Republicans say school vouchers will be good for NC. Here’s where they’re wrong | Opinion
Despite a multibillion-dollar surplus, North Carolina Republicans don’t appear to have any intention of fully funding public schools anytime soon.
Instead, they appear poised to do the opposite — by radically expanding the state’s private school voucher program.
A bill quickly moving through the legislature would expand the Opportunity Scholarship program so that any household could receive a voucher for private school tuition, regardless of income level. Senate leader Phil Berger bragged that it would be the “largest expansion of school choice” since the state began the program a decade ago.
Every Republican in the House and Senate has signed on as a co-sponsor, all but guaranteeing it will have enough support to become law despite the governor’s veto.
When it was first introduced in 2013, Republicans touted the Opportunity Scholarship program as a way to help poorer families afford private school tuition. But over the years, lawmakers have gradually loosened the income eligibility requirements so that more and more families qualify to receive a voucher, even if they don’t necessarily need one.
But it was never really about helping low-income families. It was about weakening public schools, and now, Republicans are taking the next unsurprising step and doing away with income caps altogether. The new bill would tie voucher amounts to income level, so that lower-income families would receive higher scholarship amounts than those with higher incomes. Still, the wealthiest families could receive a subsidy of more than $3,000.
“It’s a pretty exciting day in North Carolina for those who believe in education reform,” Rep. Tricia Cotham, one of the bill’s primary sponsors, said in a House committee Tuesday.
What it is not, however, is an exciting day for public schools. The reform in question is more like a decimation.
Republican lawmakers argue that it actually saves the state money when a student moves from a public school to a private one. But giving the vouchers to families who already intended and can afford to send their children to private schools doesn’t save the state money at all. In fact, it causes the state to fork over money it wasn’t spending in the first place. Current private school students would be eligible for a voucher, even though they’re already paying tuition.

- Record set:
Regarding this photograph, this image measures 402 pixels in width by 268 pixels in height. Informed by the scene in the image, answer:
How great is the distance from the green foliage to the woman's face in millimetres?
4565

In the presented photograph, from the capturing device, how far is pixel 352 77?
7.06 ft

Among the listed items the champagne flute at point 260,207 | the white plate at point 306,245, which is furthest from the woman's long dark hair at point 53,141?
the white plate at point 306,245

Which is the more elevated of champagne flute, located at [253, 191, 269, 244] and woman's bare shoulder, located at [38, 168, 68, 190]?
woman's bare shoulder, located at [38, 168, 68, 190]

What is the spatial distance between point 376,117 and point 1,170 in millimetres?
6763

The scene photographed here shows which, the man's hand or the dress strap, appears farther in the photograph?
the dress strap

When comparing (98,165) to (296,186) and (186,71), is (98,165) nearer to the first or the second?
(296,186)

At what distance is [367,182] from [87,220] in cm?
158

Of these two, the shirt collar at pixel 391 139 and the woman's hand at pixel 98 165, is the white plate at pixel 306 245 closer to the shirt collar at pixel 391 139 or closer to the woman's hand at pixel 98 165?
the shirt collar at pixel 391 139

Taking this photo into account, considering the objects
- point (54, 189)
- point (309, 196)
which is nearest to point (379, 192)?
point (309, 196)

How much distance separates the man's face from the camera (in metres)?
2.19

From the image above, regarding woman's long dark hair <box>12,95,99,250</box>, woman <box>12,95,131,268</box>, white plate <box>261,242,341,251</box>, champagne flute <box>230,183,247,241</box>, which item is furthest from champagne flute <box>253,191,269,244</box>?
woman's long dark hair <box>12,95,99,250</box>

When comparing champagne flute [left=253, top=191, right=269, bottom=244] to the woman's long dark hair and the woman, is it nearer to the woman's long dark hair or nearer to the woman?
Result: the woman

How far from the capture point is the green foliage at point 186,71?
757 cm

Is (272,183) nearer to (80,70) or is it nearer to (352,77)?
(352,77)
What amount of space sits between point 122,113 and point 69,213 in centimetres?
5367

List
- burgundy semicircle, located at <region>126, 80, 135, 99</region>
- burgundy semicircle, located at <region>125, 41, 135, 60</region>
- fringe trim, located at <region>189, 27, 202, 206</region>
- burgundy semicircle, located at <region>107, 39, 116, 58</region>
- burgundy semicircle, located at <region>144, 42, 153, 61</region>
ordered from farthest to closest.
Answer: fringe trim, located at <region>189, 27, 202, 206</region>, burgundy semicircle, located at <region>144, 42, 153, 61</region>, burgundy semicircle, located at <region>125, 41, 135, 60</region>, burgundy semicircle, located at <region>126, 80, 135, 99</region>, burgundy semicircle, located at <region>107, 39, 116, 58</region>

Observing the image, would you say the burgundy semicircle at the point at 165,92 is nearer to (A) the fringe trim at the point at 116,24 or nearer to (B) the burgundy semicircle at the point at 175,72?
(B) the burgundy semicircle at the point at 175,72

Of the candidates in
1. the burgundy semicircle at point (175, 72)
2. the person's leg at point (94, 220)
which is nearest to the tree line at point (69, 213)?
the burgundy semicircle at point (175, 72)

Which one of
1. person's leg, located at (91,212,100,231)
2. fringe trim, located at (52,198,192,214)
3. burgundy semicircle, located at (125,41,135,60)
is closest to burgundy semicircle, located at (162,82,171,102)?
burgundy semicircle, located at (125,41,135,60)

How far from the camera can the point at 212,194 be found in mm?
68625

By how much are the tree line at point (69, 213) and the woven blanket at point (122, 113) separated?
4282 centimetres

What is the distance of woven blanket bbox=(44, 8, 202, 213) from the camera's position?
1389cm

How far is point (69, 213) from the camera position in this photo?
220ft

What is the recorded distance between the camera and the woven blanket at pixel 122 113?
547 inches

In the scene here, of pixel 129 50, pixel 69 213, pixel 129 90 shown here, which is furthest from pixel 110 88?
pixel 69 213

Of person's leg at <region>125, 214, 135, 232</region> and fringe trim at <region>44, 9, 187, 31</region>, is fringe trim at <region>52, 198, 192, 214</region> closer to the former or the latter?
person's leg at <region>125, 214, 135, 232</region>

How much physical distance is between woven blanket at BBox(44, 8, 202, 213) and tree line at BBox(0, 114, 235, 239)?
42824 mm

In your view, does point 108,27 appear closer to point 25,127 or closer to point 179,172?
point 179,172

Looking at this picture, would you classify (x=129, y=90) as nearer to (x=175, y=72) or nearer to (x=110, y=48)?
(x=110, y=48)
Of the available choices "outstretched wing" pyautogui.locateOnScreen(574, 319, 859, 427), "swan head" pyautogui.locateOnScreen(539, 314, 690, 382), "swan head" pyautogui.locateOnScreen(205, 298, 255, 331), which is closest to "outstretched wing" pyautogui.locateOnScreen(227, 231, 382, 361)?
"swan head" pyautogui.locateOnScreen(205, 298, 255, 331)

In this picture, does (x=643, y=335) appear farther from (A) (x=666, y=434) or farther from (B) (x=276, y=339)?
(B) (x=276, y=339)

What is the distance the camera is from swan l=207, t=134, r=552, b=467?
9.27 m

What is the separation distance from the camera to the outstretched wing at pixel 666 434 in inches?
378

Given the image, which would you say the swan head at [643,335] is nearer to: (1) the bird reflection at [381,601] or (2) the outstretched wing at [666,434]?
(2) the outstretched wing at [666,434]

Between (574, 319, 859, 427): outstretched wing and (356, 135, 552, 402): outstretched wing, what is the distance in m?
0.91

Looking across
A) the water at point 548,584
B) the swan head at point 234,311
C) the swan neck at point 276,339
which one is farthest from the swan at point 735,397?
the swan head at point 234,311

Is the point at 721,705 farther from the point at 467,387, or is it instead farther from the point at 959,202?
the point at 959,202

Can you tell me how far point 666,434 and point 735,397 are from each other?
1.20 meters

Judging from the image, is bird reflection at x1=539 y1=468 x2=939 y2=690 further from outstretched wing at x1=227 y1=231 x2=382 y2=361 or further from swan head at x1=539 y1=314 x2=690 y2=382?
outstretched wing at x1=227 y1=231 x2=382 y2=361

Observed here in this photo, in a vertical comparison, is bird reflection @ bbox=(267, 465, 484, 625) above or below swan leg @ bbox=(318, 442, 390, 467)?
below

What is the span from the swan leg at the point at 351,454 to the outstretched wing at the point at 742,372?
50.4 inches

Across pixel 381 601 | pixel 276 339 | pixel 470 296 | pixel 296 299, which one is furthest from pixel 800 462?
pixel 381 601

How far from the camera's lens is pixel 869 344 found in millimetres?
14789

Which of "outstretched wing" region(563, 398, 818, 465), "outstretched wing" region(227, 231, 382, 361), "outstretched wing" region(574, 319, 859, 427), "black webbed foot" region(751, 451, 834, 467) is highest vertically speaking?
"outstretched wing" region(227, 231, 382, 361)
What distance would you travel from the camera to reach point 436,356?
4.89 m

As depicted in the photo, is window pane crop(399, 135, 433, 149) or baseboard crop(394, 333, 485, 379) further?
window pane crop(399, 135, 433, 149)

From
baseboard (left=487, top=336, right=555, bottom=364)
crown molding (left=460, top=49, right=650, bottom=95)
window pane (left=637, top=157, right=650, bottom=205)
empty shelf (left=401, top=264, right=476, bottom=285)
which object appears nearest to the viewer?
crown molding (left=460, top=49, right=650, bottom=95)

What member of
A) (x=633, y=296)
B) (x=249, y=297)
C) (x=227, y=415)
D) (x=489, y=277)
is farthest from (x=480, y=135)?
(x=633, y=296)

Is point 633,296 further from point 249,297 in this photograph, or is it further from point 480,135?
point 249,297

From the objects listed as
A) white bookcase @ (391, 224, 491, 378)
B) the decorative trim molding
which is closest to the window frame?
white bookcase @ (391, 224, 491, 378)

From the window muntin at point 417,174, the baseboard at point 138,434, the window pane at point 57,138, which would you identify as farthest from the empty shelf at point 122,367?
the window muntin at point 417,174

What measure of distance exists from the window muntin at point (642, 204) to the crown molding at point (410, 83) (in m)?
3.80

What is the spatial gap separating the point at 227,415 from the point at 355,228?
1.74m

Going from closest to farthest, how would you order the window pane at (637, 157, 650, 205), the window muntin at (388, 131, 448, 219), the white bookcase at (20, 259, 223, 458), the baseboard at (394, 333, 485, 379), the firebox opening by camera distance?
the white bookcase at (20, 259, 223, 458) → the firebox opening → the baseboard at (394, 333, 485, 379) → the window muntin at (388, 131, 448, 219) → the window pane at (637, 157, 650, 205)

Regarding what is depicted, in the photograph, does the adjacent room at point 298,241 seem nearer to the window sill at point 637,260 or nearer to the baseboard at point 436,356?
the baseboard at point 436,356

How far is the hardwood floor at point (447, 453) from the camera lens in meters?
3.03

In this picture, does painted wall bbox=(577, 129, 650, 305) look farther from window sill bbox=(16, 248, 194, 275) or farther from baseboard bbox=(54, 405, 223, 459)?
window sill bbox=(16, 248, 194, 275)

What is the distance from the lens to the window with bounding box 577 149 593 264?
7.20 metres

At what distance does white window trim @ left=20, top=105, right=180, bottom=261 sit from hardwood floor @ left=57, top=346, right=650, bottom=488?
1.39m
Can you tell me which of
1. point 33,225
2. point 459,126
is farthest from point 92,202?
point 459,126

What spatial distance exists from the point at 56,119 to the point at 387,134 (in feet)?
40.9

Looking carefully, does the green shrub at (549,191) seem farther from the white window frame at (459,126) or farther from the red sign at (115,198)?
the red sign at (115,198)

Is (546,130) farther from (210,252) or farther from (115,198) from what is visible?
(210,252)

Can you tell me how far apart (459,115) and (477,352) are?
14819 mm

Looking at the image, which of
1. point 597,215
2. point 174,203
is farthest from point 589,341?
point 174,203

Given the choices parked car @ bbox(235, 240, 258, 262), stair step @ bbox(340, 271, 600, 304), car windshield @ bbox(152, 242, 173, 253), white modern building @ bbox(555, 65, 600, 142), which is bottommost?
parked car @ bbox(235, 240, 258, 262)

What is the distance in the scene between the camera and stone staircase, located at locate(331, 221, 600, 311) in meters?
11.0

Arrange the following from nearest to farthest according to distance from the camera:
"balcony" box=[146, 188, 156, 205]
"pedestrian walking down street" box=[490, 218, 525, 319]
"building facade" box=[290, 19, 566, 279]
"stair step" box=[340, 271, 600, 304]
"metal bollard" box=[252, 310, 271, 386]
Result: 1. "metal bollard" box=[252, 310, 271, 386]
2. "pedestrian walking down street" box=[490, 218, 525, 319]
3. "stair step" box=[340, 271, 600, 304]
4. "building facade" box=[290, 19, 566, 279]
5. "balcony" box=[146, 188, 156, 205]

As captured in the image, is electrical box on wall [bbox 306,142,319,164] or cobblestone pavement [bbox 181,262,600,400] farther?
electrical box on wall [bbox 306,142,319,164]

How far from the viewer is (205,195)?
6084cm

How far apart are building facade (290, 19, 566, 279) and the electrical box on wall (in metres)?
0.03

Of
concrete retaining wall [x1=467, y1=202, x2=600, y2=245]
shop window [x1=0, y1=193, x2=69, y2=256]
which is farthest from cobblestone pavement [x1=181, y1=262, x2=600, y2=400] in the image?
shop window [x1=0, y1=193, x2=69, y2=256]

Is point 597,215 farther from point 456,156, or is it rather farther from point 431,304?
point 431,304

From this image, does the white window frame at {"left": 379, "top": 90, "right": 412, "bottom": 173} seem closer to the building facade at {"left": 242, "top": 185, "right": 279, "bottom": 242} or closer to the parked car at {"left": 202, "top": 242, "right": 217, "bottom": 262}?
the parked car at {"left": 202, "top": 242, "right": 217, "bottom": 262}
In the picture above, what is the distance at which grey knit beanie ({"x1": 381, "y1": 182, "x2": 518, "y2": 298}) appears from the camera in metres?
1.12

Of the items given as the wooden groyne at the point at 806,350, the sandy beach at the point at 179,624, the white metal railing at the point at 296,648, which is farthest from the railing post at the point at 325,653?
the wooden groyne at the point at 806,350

- What is asked:
1. According to the opinion piece on school vouchers, in what year was the Opportunity Scholarship program first introduced?
2. Show each line of the listing that contains the word "green".

- Full solutions:
1. 2013

2.
How great is the distance from the green foliage to the woman's face in millimetres?
How far from the capture point is the green foliage at point 186,71?
Looking carefully, does the green shrub at (549,191) seem farther from the white window frame at (459,126) or farther from the red sign at (115,198)?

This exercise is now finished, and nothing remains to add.